# Multi-layer Perceptron(MLP)

## Install Library & requirements

In [None]:
!pwd

In [1]:
import os
import sys
from datetime import datetime

drive_project_root = "/home/jmj3047/mj_MLP_prac"
sys.path.append(drive_project_root)


In [2]:
import numpy as np
from tqdm import tqdm
import matplotlib.pyplot as plt
import torch
from torch import nn
from torch import optim
from torch_optimizer import RAdam
from torch_optimizer import AdamP

from torch.utils.tensorboard import SummaryWriter
from torchvision.datasets import FashionMNIST
from torchvision import transforms

import wandb

In [3]:
#!pwd
data_root = os.path.join(os.getcwd(), 'data')

#preprocessing & 데이터 셋 정의
transform = transforms.Compose(
    [
        transforms.ToTensor(),
        transforms.Normalize([0.5],[0.5]) #mean, std
    ]
)

fashion_mnist_dataset = FashionMNIST(data_root, download=True, train=True, transform=transform)


## DataLoader 정의

In [4]:
from torch.utils.data import random_split
from data_utils import dataset_split

In [5]:
datasets= dataset_split(fashion_mnist_dataset, split=[0.9,0.1])

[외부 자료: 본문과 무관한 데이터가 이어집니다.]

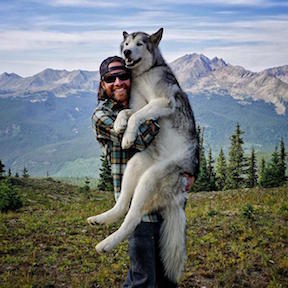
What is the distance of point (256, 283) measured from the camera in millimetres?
7770

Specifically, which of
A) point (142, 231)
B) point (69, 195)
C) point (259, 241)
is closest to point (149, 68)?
point (142, 231)

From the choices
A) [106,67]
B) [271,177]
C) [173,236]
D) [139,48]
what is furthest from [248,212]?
[271,177]

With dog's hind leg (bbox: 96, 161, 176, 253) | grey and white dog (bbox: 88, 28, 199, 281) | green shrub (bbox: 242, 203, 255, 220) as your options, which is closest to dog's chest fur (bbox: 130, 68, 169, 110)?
grey and white dog (bbox: 88, 28, 199, 281)

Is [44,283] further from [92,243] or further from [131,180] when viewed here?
[131,180]

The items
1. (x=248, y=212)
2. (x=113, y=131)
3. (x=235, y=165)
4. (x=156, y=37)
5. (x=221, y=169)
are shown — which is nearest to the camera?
(x=113, y=131)

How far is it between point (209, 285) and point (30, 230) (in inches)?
240

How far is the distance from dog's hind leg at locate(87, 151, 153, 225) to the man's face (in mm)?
738

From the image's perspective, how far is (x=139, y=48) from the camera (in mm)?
4676

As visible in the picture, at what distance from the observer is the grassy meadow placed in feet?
26.0

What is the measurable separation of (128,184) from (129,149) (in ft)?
1.34

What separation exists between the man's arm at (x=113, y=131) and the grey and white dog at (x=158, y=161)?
2.8 inches

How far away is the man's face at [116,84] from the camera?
4.19 metres

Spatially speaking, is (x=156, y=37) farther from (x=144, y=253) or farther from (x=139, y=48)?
(x=144, y=253)

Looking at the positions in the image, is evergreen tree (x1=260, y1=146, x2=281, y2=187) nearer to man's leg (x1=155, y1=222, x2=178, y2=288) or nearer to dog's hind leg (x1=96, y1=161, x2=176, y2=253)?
man's leg (x1=155, y1=222, x2=178, y2=288)
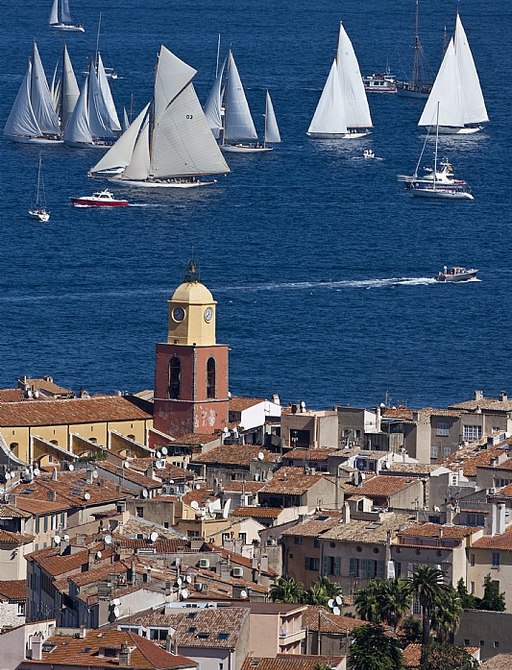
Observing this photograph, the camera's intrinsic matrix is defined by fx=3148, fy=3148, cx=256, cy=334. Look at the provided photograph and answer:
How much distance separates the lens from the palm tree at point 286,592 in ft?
189

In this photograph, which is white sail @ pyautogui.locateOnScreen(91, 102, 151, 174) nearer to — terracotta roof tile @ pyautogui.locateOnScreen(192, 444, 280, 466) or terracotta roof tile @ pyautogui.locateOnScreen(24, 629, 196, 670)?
terracotta roof tile @ pyautogui.locateOnScreen(192, 444, 280, 466)

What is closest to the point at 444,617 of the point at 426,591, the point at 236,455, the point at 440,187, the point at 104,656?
the point at 426,591

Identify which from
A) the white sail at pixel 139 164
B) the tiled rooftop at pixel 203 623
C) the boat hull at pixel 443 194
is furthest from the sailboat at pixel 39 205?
the tiled rooftop at pixel 203 623

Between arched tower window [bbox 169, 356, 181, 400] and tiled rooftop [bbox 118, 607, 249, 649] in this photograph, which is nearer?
tiled rooftop [bbox 118, 607, 249, 649]

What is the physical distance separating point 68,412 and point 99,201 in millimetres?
96645

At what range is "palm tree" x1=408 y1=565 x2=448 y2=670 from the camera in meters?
54.6

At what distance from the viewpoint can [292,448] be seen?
82875mm

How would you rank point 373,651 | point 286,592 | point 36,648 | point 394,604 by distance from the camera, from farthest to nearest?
point 286,592
point 394,604
point 373,651
point 36,648

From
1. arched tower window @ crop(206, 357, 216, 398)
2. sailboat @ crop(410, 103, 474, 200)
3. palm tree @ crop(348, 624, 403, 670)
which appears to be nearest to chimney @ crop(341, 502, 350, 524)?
palm tree @ crop(348, 624, 403, 670)

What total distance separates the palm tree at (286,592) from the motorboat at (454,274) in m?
94.7

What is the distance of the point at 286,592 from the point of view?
2281 inches

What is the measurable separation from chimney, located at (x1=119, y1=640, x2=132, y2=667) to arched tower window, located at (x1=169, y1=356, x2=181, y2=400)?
41011 millimetres

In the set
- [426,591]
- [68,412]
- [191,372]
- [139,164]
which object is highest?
[139,164]

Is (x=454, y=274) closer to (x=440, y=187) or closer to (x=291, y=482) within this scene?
(x=440, y=187)
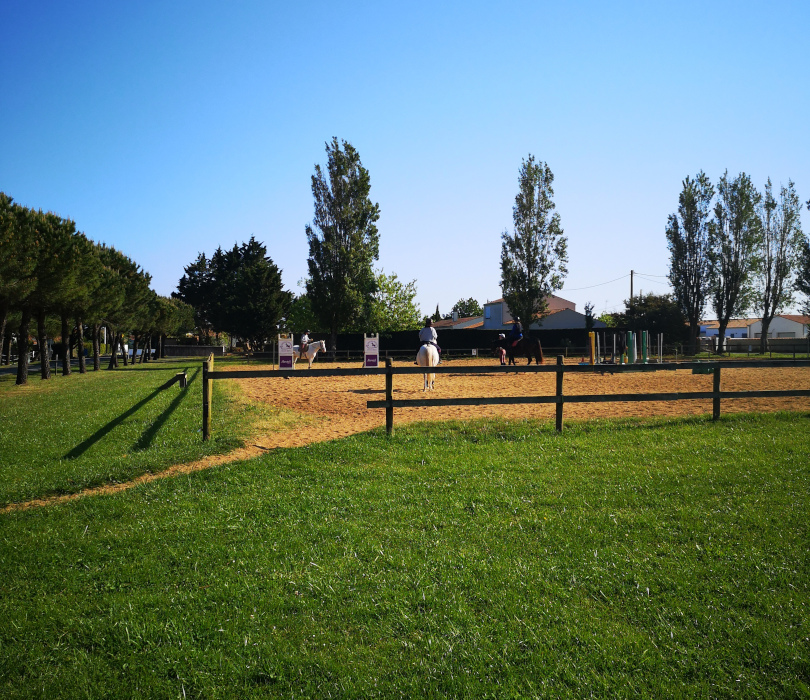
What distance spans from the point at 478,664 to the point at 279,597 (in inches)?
56.3

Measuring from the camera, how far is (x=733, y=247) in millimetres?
51844

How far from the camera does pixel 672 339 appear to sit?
2028 inches

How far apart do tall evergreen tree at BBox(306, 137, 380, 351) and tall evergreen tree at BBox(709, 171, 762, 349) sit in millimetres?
32137

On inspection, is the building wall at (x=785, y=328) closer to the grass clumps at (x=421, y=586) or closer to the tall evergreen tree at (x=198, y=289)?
the tall evergreen tree at (x=198, y=289)

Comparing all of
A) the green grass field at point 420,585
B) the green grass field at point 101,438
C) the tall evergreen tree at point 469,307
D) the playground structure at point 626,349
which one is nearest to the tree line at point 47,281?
the green grass field at point 101,438

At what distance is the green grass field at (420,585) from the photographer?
2.95 m

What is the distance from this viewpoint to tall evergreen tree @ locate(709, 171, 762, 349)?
5150 centimetres

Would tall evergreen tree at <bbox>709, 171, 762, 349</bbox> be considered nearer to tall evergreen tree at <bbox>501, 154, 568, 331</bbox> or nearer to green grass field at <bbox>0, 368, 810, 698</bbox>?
tall evergreen tree at <bbox>501, 154, 568, 331</bbox>

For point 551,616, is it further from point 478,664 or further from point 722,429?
point 722,429

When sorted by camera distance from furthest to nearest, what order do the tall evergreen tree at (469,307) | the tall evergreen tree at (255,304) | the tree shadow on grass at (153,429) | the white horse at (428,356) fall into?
the tall evergreen tree at (469,307) → the tall evergreen tree at (255,304) → the white horse at (428,356) → the tree shadow on grass at (153,429)

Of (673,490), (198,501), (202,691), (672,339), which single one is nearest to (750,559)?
(673,490)

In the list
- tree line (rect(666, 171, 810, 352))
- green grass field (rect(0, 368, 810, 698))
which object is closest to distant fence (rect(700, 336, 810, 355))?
tree line (rect(666, 171, 810, 352))

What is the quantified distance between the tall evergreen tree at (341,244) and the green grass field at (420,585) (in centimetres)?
3834

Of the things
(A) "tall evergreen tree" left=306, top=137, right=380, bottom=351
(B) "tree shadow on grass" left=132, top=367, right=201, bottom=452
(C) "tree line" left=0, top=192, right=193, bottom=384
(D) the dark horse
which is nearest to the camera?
(B) "tree shadow on grass" left=132, top=367, right=201, bottom=452
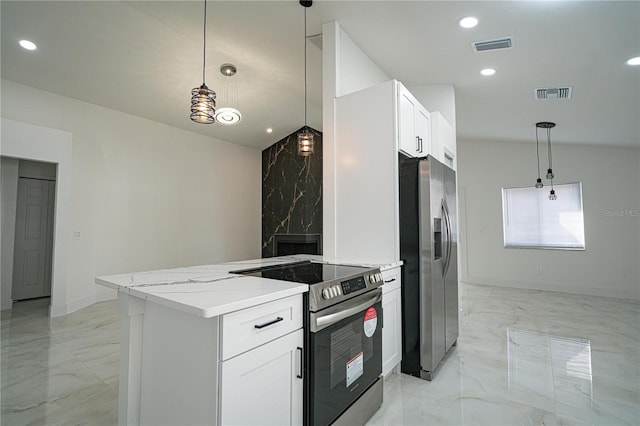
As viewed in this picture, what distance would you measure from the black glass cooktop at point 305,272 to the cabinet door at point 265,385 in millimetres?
314

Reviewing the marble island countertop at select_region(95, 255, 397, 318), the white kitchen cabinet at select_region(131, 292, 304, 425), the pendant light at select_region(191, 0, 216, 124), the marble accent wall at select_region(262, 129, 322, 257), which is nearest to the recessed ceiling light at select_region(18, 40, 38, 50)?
the pendant light at select_region(191, 0, 216, 124)

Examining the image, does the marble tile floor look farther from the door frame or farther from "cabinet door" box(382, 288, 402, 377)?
the door frame

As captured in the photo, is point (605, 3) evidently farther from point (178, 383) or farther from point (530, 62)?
point (178, 383)

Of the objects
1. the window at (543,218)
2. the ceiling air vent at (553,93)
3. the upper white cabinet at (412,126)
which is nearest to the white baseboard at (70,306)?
the upper white cabinet at (412,126)

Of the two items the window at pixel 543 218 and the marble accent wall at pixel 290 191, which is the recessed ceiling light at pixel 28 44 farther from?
the window at pixel 543 218

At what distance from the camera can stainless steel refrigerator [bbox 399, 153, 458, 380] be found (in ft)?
8.09

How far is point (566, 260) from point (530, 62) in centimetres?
423

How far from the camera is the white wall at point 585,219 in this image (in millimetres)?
5242

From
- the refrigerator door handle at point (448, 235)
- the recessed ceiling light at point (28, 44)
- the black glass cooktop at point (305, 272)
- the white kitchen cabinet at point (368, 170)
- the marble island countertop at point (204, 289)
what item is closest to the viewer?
the marble island countertop at point (204, 289)

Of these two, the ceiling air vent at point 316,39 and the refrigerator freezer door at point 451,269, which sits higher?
the ceiling air vent at point 316,39

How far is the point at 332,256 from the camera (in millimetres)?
2889

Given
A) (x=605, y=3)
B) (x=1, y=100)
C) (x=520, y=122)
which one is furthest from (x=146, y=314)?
(x=520, y=122)

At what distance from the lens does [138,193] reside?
17.4ft

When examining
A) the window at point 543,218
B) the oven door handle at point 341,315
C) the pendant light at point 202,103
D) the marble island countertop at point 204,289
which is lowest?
the oven door handle at point 341,315
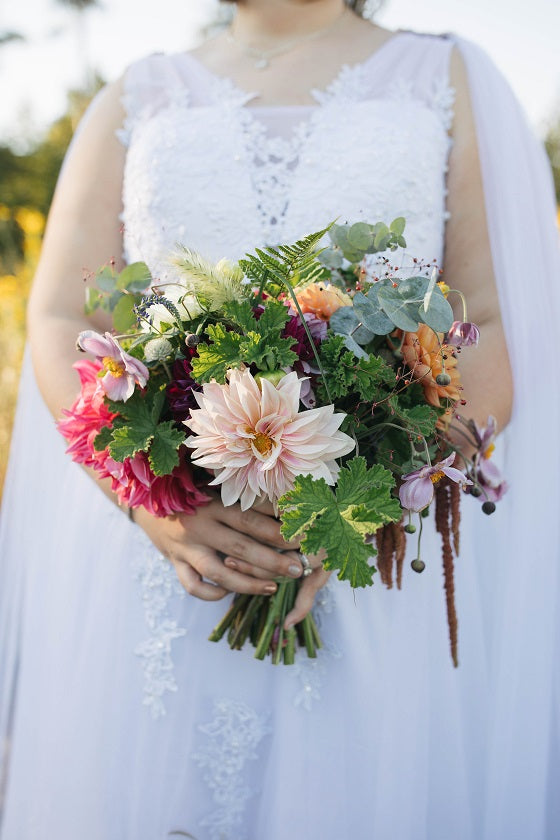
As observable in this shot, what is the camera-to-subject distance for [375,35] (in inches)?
80.3

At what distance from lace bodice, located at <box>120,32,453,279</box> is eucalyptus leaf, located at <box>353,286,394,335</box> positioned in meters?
0.67

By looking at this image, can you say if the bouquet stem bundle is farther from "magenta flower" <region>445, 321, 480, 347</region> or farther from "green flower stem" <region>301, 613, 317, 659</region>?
"magenta flower" <region>445, 321, 480, 347</region>

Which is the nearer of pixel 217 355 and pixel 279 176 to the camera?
pixel 217 355

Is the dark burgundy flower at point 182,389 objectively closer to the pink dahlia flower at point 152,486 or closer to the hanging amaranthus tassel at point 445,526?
the pink dahlia flower at point 152,486

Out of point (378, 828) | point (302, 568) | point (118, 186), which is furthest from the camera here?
point (118, 186)

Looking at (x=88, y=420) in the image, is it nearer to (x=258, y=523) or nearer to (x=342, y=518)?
(x=258, y=523)

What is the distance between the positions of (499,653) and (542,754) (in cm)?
25

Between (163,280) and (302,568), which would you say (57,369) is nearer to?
(163,280)

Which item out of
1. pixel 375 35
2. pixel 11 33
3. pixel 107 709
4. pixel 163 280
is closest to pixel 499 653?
pixel 107 709

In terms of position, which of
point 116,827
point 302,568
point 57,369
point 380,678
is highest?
point 57,369

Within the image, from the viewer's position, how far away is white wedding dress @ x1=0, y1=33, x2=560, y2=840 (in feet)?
5.20

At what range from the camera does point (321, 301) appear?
1.18 meters

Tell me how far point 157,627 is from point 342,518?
845mm

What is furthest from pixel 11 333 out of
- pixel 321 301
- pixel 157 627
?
pixel 321 301
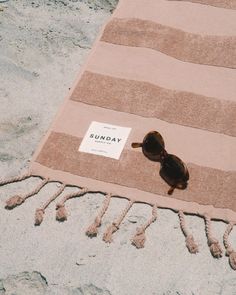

train_dataset = datasets['train']
val_dataset = datasets['val']

train_batch_size = 100
val_batch_size = 10

train_dataloader = torch.utils.data.DataLoader(
    train_dataset, batch_size = train_batch_size, shuffle=True, num_workers=1
)
val_dataloader = torch.utils.data.DataLoader(
    val_dataset, batch_size = val_batch_size, shuffle=True, num_workers=1
)

In [6]:
for sample_batch in train_dataloader:
    print(sample_batch[0].shape, sample_batch[1].shape)
    break

#torch.Size([100, 1, 28, 28]) batchsize, channel, width, height

torch.Size([100, 1, 28, 28]) torch.Size([100])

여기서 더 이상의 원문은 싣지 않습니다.